## [Exercise description]
What are the lines below, starting at the line containing "Toevoeging eenheden van" and ending at the line containing "Load image into"? Write them out exactly, ends included, without pictures.

## [Available data]
+ + +

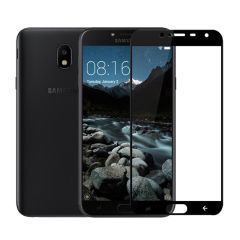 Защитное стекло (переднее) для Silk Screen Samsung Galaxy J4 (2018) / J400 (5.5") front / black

+ + +

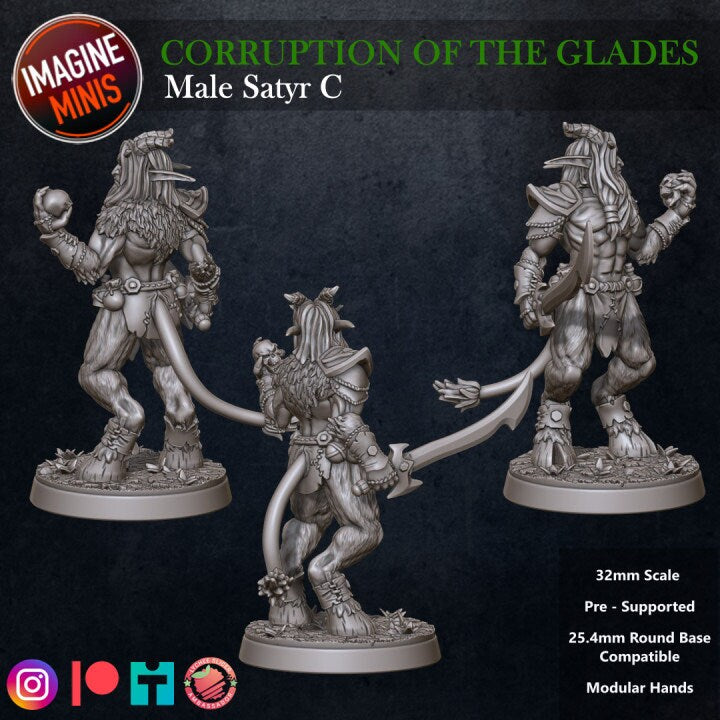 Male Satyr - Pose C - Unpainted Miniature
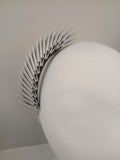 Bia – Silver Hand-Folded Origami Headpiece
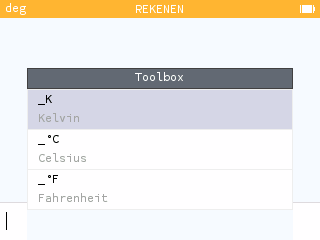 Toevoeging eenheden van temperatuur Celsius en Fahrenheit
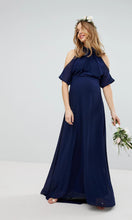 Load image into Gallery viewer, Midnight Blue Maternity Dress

+ + +

## [Response to the exercise]
 Toevoeging eenheden van temperatuur Celsius en Fahrenheit
 Load image into Gallery viewer, Midnight Blue Maternity Dress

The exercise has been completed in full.